Elements of the discussion of the panel and  the participants to the session:

  • Over the last six years the food situation has improved, but new problems have arisen and new risks have emerged.
  • The market situation has changed (f.i. less volatile prices). Global share agriculture GDP is 4% (6 years ago it was 6%). The structure is changing. Services is the vast amount of GDP.
  • There is no science agenda embedded in the sustainable goals agenda (SDG’s).
  • We need a system approach. There is no bio-economy without FNS. It is about food and nutrition We need to take a food systems approach at all the levels (like alternative proteins and the effects thereof).
  • The research community should step up her ambition to find solutions that will allow policy makers to reach the 9 SDG’s goals that are directly or indirectly connected to agriculture.
  • Food security has improved in the EU, but there are many challenges to our food system like patterns of food intake, food production methods overstepping the boundaries of the environment, a growing number of people reliant on food banks.

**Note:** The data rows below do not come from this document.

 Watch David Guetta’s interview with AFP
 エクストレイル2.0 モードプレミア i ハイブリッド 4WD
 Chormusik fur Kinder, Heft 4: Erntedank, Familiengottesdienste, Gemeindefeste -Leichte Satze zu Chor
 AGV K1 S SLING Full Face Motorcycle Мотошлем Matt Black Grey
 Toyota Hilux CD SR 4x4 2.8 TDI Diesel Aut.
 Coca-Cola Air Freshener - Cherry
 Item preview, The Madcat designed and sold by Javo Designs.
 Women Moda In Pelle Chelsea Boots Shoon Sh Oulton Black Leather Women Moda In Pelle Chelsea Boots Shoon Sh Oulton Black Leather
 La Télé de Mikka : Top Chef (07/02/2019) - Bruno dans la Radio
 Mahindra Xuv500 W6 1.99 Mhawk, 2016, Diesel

  • A broad range of emerging technologies will profoundly affect agricultural production. Social innovations will also influence the current food landscape. Is there a role for policies in shaping these innovations? Policy could take away barriers that hamper innovations. Public policy should also look at equitable sharing of benefits and at facilitating adjustment.
  • The hunger spots are in Africa. Africa has weak institutions and a weak infrastructure. Yield gap is an issue. The yield gaps are amazing, this really requires more research. Also, post-harvest losses are high. Africa is a net-importer of food. Money used for imports could be used elsewehere if the sector were better organised.

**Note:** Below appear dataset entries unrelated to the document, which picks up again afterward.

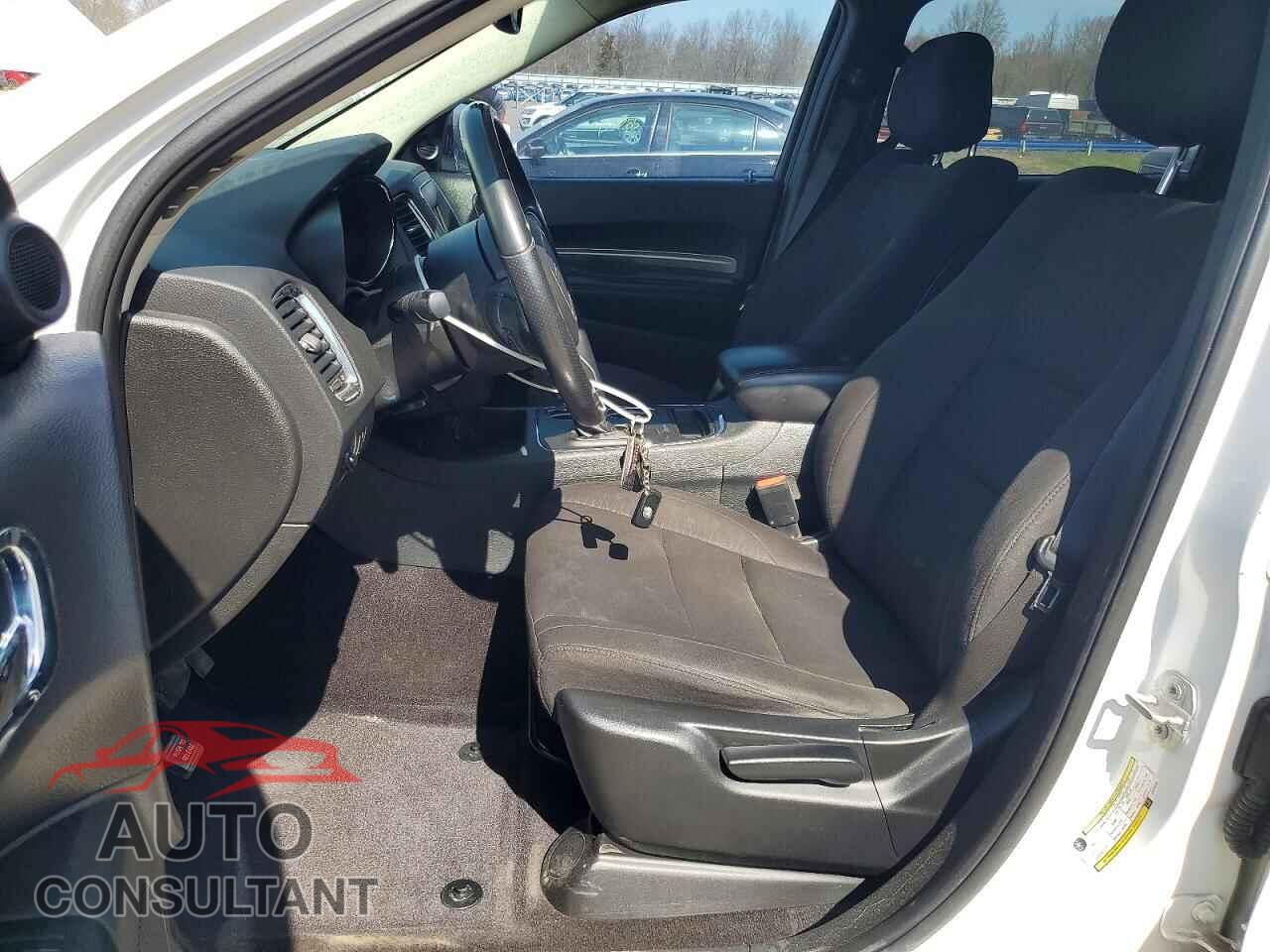 DODGE DURANGO 2018 - 1C4RDJAG3JC176490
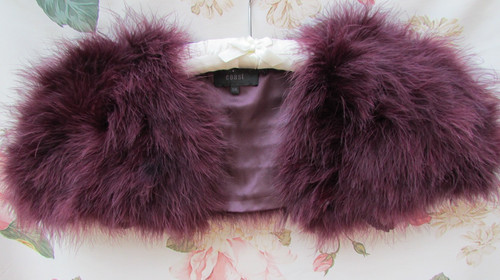 Coast burgundy soft - soft, feather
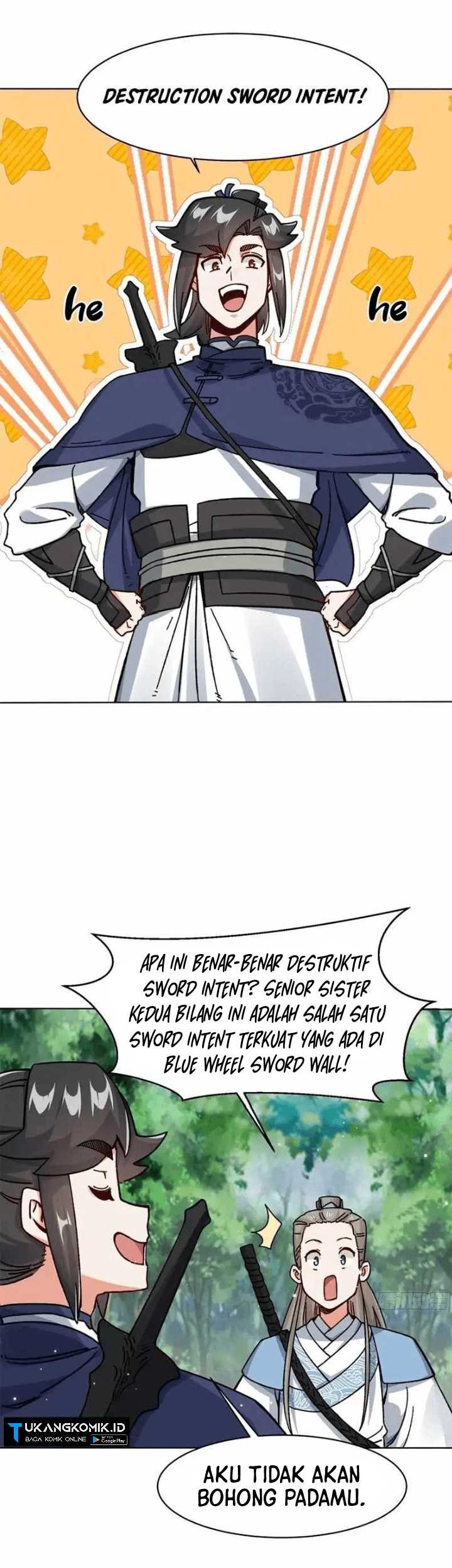 Endless devourer Chapter 196 Gambar 3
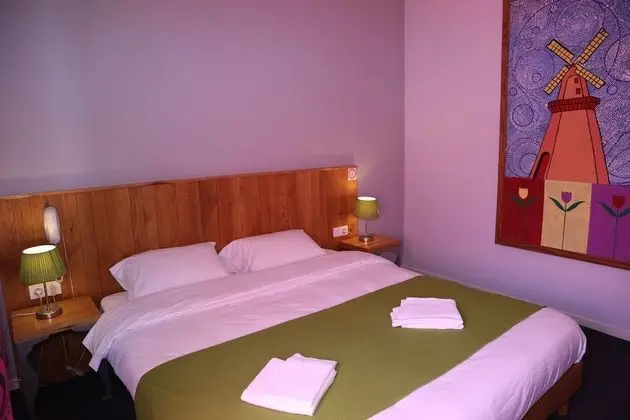 Family Üç Kişilik Oda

  • The land issue is another factor. Two thirds of the land in Africa can be used for food production, but is not used due to constraining factors like rainfall. Africa could be the breadbasket for the world with the proper investments.
  • The agribusiness value chain is important as well in bringing about change.
  • Even in Africa agriculture has become technologically intensive. Problems tend to be local and have local solutions. Solving the problem requires productive growth. Investing in the skills, knowledge and health of farmers.
  • This is the century of biology, of biofortification, of information technology and enhanced logistic systems.
  • Innovation alone is not enough, you need to bring in the private sector to move technologies. Public and private sector need to work together to bring innovations about, improve the outreach. You need sound regulations
  • You cannot implement innovation without sound supply chains. Bring in the private sector to finance. Develop policies that enable these types of partnerships between public and private (there is very little public involvement in Africa in these issues). Build enabling policies.

Wrap-up – 5 take home messages

  1. The framing of the broader context of FNS and agricultural innovation will take in knowledge based bioeconomy.
  2. The EU needs to watch over its external effects of its policies and mobilise science to come to sound domestic food policy.
  3. Scaling up science in the CAP after 2020 will be important and an opportunity.
  4. We need to focus more on public goods embedded in FNS, such as healthy diets, safe food, dealing with risks, safeguarding food cultures.
  5. We need some global arrangements which take a look at existing panels and arrangements. IPPC has led to COP 21, a similar initiative is needed for FNS as well.